┌────────

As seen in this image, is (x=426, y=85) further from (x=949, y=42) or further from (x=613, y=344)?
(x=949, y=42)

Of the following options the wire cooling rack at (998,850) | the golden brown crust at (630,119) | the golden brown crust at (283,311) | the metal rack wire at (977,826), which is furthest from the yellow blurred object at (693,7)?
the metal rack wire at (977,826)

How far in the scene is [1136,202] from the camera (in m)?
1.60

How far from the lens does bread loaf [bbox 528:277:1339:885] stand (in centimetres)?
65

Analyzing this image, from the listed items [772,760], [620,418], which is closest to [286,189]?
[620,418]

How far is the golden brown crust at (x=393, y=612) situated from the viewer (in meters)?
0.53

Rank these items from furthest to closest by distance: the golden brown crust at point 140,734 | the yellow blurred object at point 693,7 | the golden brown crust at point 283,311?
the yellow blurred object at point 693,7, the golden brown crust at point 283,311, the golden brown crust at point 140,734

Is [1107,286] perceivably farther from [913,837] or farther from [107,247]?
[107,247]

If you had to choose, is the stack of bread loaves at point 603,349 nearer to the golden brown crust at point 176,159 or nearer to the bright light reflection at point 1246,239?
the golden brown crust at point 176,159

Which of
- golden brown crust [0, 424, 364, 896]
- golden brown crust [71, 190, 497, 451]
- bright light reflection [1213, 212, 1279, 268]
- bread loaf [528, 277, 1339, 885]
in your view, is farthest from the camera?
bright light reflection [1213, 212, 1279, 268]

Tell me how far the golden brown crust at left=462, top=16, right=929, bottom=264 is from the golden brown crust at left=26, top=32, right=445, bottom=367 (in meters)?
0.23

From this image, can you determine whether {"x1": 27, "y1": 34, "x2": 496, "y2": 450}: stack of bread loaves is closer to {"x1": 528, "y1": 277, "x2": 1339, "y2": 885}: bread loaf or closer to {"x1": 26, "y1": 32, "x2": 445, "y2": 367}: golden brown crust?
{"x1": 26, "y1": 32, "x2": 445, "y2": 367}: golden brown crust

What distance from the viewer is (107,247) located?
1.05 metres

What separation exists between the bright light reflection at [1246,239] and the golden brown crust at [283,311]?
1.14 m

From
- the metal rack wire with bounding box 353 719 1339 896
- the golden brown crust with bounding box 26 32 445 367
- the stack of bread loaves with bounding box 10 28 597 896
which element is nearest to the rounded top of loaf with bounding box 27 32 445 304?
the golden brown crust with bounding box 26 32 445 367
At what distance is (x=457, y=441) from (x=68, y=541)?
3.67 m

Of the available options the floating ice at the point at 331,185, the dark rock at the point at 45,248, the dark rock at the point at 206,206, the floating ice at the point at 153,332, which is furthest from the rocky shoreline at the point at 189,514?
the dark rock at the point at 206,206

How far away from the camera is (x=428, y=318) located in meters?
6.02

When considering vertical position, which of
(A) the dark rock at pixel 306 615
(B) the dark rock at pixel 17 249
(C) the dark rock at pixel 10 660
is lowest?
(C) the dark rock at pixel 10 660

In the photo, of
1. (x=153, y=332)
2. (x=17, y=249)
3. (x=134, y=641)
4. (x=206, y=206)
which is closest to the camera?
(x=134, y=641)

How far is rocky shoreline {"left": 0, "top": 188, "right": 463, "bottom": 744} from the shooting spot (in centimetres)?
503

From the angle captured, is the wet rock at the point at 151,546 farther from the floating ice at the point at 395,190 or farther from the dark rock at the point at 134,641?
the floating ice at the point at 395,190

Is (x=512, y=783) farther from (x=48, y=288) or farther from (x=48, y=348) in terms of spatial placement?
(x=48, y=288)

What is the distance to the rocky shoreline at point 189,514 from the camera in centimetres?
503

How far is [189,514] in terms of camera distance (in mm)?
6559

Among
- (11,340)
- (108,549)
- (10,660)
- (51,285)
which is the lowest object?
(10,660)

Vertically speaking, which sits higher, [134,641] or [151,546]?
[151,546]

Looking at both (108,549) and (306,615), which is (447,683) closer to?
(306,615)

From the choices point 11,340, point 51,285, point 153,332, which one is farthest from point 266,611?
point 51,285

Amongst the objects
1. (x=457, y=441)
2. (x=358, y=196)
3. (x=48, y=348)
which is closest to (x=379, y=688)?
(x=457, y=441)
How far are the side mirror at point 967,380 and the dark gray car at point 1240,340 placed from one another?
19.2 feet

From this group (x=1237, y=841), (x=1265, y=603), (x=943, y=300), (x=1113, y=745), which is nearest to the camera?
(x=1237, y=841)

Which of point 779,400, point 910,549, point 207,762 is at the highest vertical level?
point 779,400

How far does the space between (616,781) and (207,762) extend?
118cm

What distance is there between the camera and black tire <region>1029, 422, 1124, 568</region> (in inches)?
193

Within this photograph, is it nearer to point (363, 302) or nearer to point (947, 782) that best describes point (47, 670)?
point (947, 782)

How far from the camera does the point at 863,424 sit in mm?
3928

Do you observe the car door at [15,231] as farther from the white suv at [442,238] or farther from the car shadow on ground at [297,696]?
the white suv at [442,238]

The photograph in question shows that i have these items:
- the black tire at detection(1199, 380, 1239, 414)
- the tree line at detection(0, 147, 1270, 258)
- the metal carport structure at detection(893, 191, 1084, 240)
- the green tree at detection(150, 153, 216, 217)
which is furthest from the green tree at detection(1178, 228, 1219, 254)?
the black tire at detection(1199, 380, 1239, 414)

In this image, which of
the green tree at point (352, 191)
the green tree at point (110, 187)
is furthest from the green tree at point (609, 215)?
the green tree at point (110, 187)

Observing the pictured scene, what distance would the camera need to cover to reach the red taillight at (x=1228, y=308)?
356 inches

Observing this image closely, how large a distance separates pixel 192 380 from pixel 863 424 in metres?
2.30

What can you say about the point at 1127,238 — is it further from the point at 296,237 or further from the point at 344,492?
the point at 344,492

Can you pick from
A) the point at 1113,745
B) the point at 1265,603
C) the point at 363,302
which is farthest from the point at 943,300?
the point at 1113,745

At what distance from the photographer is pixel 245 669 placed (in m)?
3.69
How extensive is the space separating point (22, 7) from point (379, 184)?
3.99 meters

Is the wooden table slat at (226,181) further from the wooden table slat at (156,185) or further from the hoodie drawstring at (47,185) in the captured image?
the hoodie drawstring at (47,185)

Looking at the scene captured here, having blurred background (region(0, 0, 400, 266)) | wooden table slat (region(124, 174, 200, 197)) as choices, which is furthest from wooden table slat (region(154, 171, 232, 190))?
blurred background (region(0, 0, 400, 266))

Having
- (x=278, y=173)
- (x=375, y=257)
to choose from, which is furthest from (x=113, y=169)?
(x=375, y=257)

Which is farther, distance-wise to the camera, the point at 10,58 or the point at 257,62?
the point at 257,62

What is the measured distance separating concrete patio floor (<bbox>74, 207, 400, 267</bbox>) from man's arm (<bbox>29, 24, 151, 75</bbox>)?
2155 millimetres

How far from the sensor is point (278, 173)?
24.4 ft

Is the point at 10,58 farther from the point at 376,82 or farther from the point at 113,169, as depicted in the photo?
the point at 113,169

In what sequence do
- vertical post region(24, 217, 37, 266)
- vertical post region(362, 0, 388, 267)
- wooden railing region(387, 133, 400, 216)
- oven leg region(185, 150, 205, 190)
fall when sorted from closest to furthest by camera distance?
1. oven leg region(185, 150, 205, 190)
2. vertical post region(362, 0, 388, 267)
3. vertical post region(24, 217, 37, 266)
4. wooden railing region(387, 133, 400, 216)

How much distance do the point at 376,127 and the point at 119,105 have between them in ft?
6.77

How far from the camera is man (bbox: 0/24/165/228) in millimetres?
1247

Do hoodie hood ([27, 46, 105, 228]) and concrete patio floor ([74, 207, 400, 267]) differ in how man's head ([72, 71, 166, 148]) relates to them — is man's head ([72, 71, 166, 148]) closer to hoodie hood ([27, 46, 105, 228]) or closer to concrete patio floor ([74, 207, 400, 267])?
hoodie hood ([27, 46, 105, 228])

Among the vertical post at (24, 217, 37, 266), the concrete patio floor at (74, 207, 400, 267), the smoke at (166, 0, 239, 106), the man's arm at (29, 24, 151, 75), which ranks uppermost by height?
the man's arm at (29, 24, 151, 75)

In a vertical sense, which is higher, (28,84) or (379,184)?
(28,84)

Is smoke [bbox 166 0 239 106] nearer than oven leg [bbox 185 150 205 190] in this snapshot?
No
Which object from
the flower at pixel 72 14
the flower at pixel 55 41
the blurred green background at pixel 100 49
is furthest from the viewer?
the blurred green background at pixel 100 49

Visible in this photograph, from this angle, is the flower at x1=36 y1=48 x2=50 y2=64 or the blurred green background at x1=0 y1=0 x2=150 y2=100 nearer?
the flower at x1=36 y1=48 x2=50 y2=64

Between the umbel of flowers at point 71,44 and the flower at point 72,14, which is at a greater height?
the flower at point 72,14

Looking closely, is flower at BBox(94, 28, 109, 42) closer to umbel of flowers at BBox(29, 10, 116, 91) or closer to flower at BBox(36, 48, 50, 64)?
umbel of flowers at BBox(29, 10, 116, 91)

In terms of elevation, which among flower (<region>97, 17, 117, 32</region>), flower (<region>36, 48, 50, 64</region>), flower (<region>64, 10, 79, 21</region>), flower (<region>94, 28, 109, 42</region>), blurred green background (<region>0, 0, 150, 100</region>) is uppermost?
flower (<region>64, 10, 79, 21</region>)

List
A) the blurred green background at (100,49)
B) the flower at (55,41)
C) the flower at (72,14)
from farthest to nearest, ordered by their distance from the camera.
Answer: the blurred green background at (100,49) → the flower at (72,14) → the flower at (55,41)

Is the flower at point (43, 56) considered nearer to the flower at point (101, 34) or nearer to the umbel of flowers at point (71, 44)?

└────────

▶ _WHAT TO PRODUCE_
Retype exactly the lines from the one containing "Between the umbel" through the last line of the records above, including both.

▶ _PROBLEM SOLUTION_
Between the umbel of flowers at point 71,44 and the flower at point 72,14, which is at a greater height?
the flower at point 72,14

Looking closely, is flower at BBox(94, 28, 109, 42) closer to umbel of flowers at BBox(29, 10, 116, 91) or closer to flower at BBox(36, 48, 50, 64)?
umbel of flowers at BBox(29, 10, 116, 91)

In terms of elevation, which among flower (<region>97, 17, 117, 32</region>), flower (<region>36, 48, 50, 64</region>), flower (<region>64, 10, 79, 21</region>), flower (<region>94, 28, 109, 42</region>), blurred green background (<region>0, 0, 150, 100</region>) is uppermost?
flower (<region>64, 10, 79, 21</region>)

List
A) the blurred green background at (100,49)
B) the flower at (55,41)
C) the flower at (72,14)
from farthest to nearest, ordered by their distance from the camera.
Answer: the blurred green background at (100,49) → the flower at (72,14) → the flower at (55,41)

Is the flower at point (43, 56) considered nearer to the flower at point (101, 34) or nearer to the umbel of flowers at point (71, 44)?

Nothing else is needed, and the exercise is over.